§ TASK REQUIREMENTS: Write the records out again exactly, leaving no images in.

↓

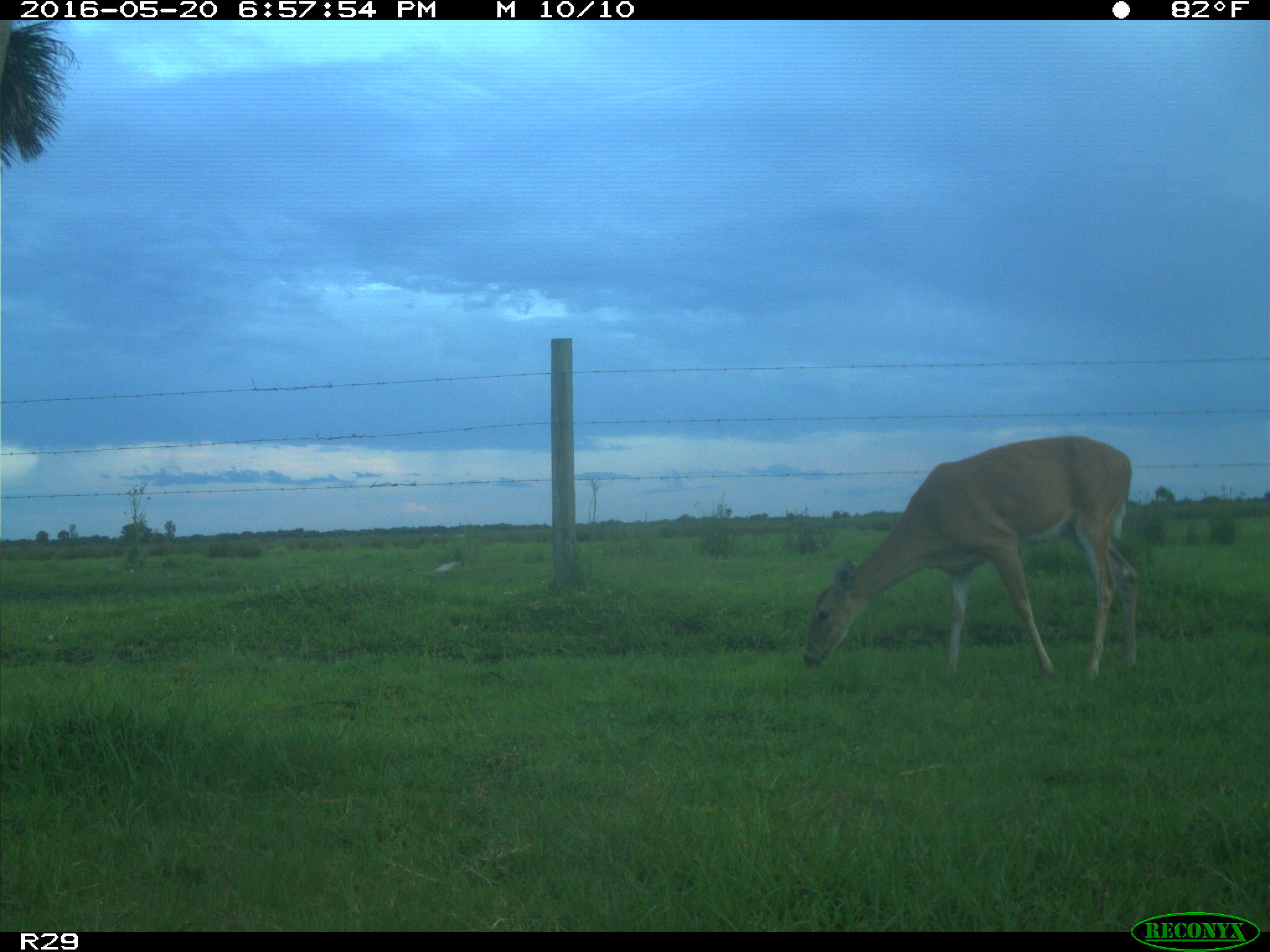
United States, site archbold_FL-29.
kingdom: Animalia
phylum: Chordata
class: Mammalia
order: Artiodactyla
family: Cervidae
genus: Odocoileus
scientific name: Odocoileus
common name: deer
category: unidentified deer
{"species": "unidentified deer (deer) (Odocoileus)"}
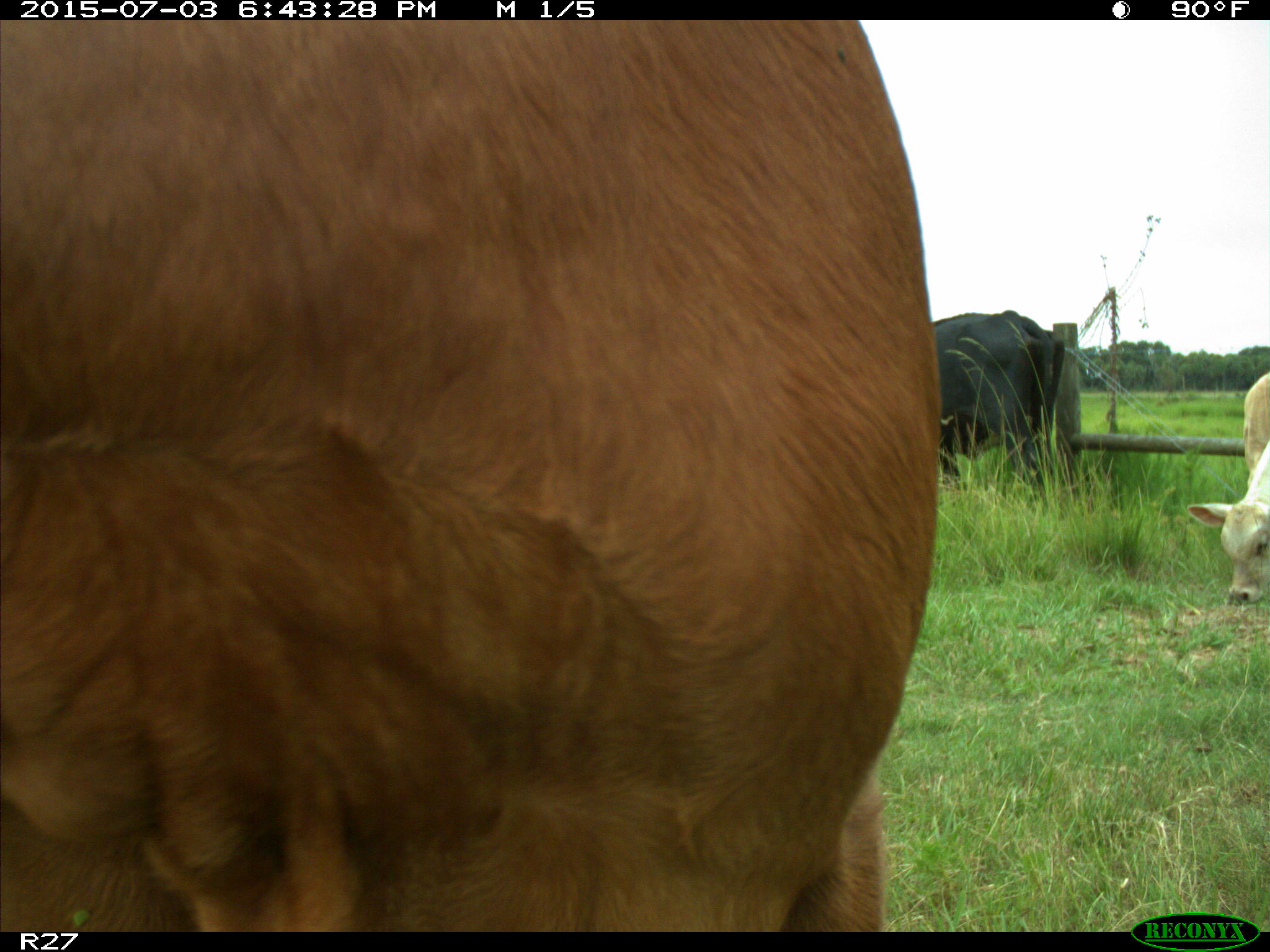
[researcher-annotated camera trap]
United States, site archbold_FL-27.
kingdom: Animalia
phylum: Chordata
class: Mammalia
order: Artiodactyla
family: Bovidae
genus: Bos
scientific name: Bos taurus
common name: domestic cow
Bos taurus (domestic cow).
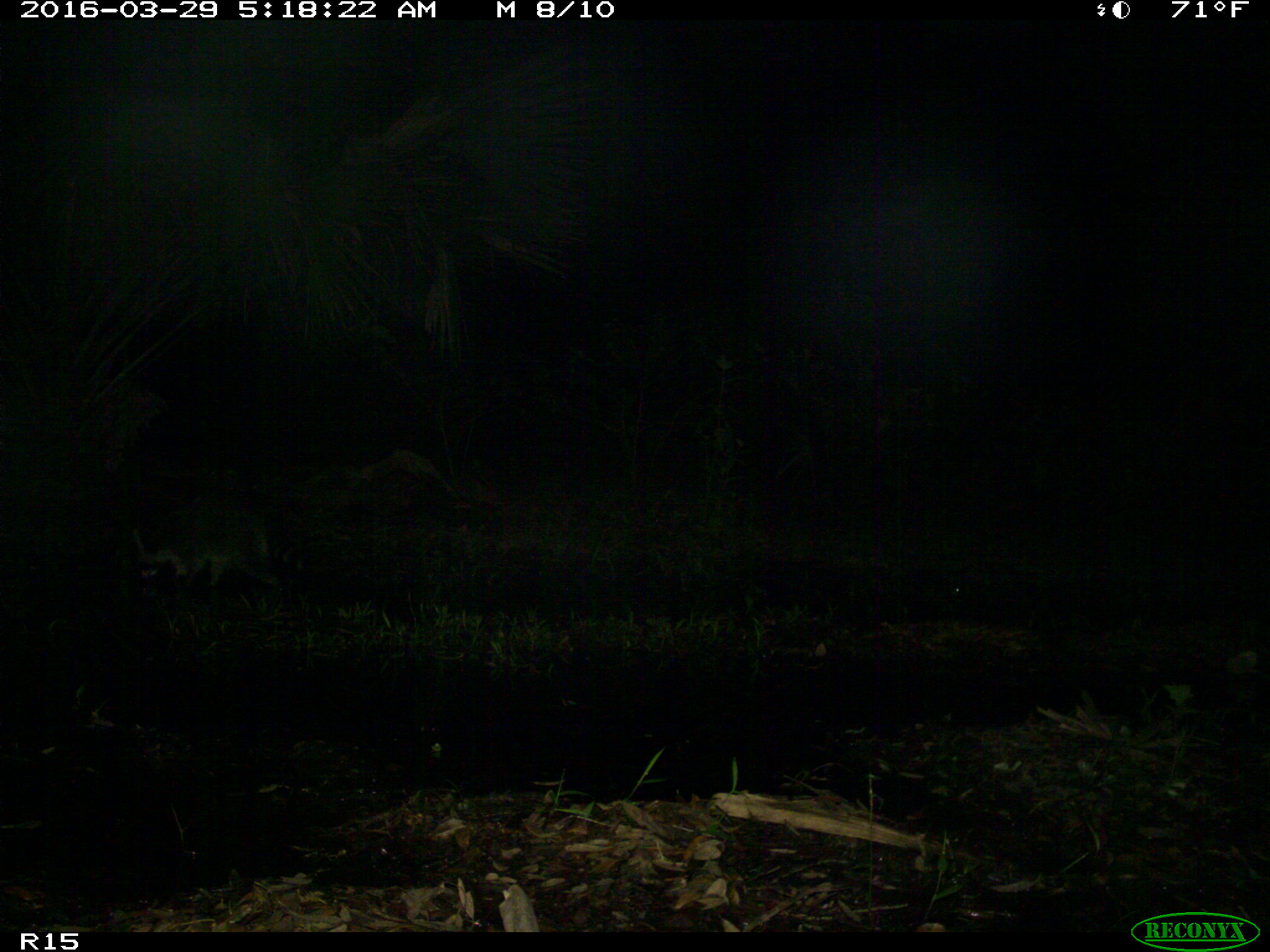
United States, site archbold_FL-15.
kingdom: Animalia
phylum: Chordata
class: Mammalia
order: Carnivora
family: Procyonidae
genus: Procyon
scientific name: Procyon lotor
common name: common raccoon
Procyon lotor (common raccoon).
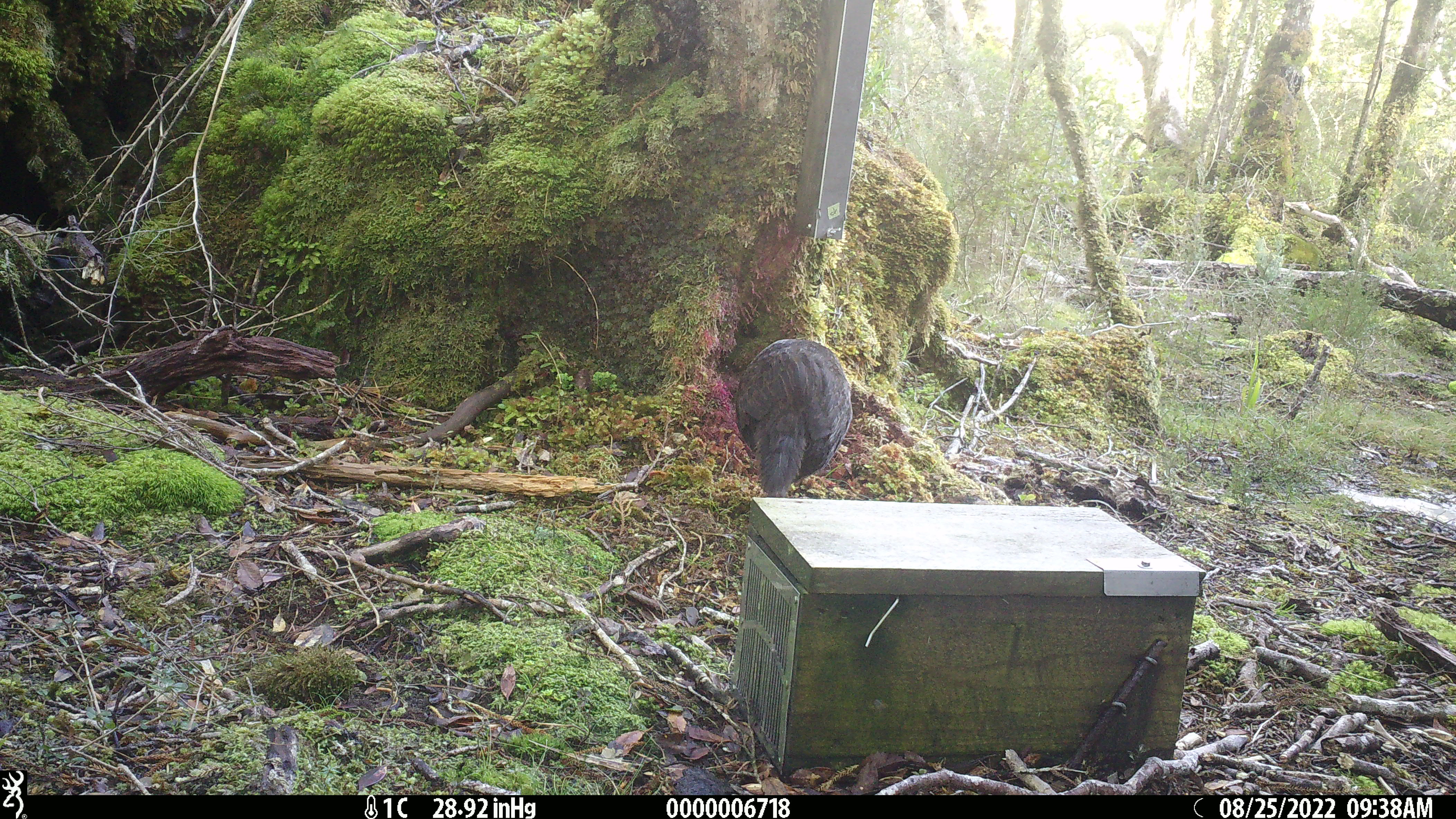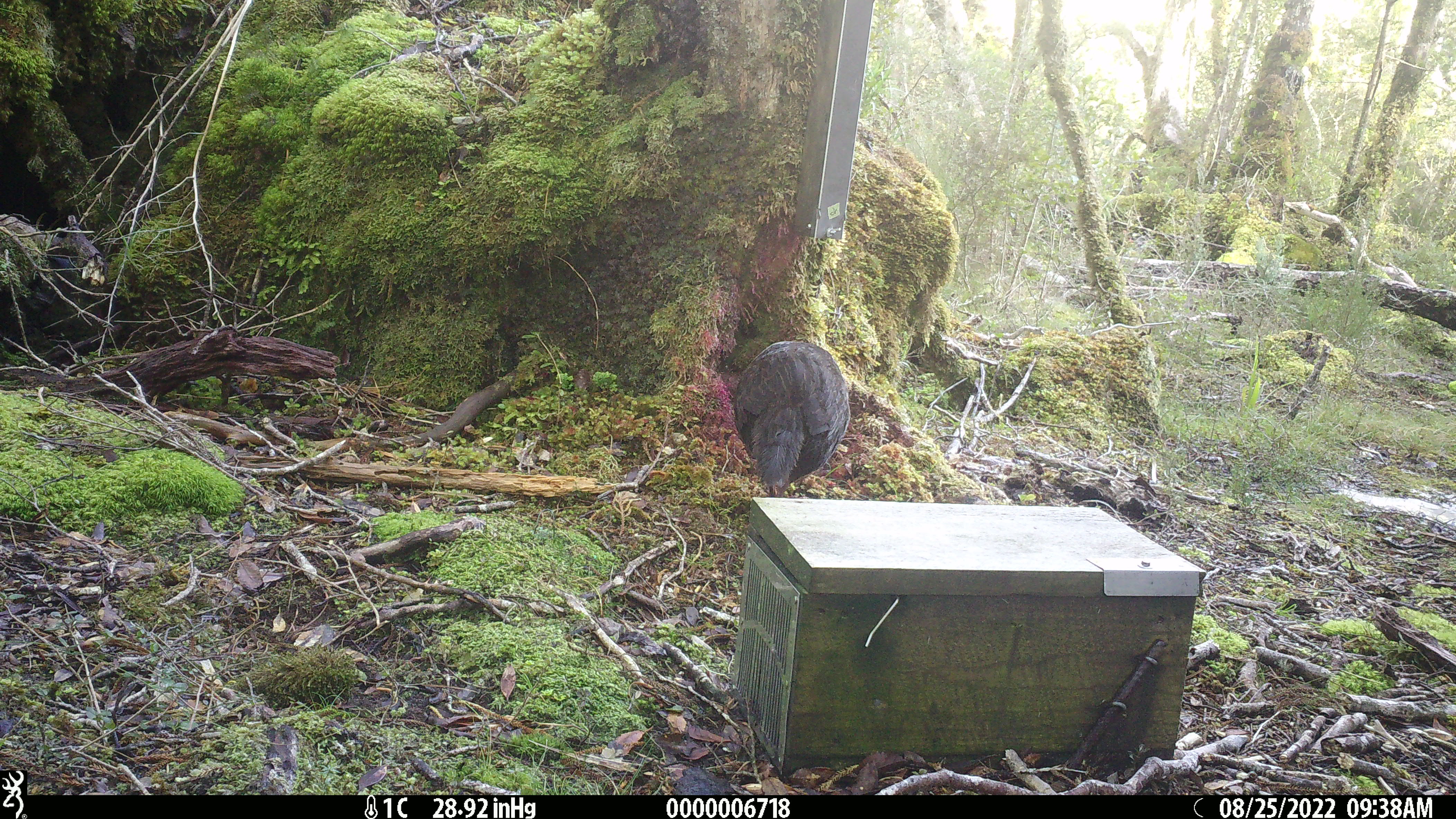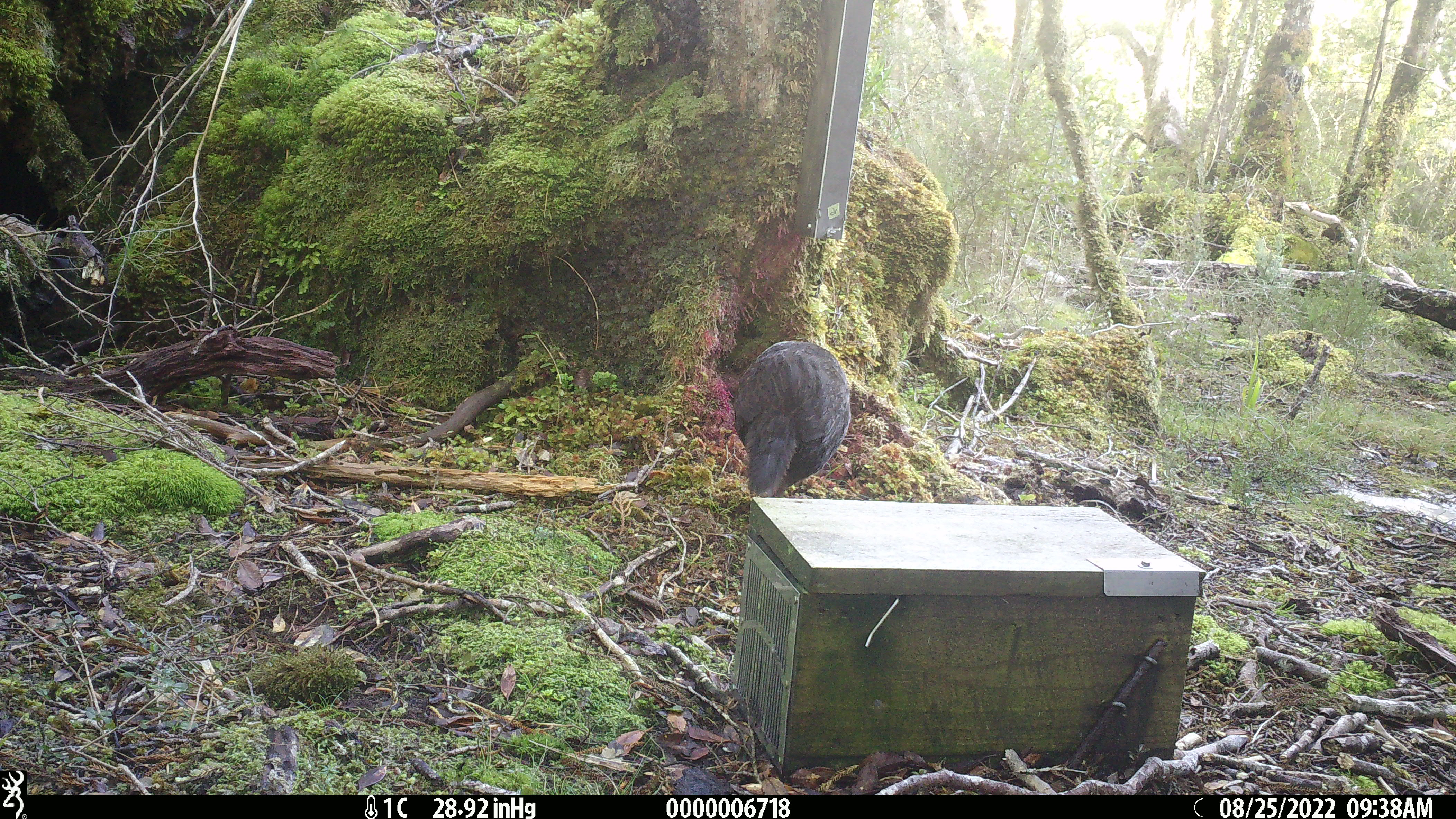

↑

§ ANSWER TO THE EXERCISE:
United States, site archbold_FL-29.
kingdom: Animalia
phylum: Chordata
class: Mammalia
order: Artiodactyla
family: Cervidae
genus: Odocoileus
scientific name: Odocoileus
common name: deer
category: unidentified deer
{"species": "unidentified deer (deer) (Odocoileus)"}
[researcher-annotated camera trap]
United States, site archbold_FL-27.
kingdom: Animalia
phylum: Chordata
class: Mammalia
order: Artiodactyla
family: Bovidae
genus: Bos
scientific name: Bos taurus
common name: domestic cow
Bos taurus (domestic cow).
United States, site archbold_FL-15.
kingdom: Animalia
phylum: Chordata
class: Mammalia
order: Carnivora
family: Procyonidae
genus: Procyon
scientific name: Procyon lotor
common name: common raccoon
Procyon lotor (common raccoon).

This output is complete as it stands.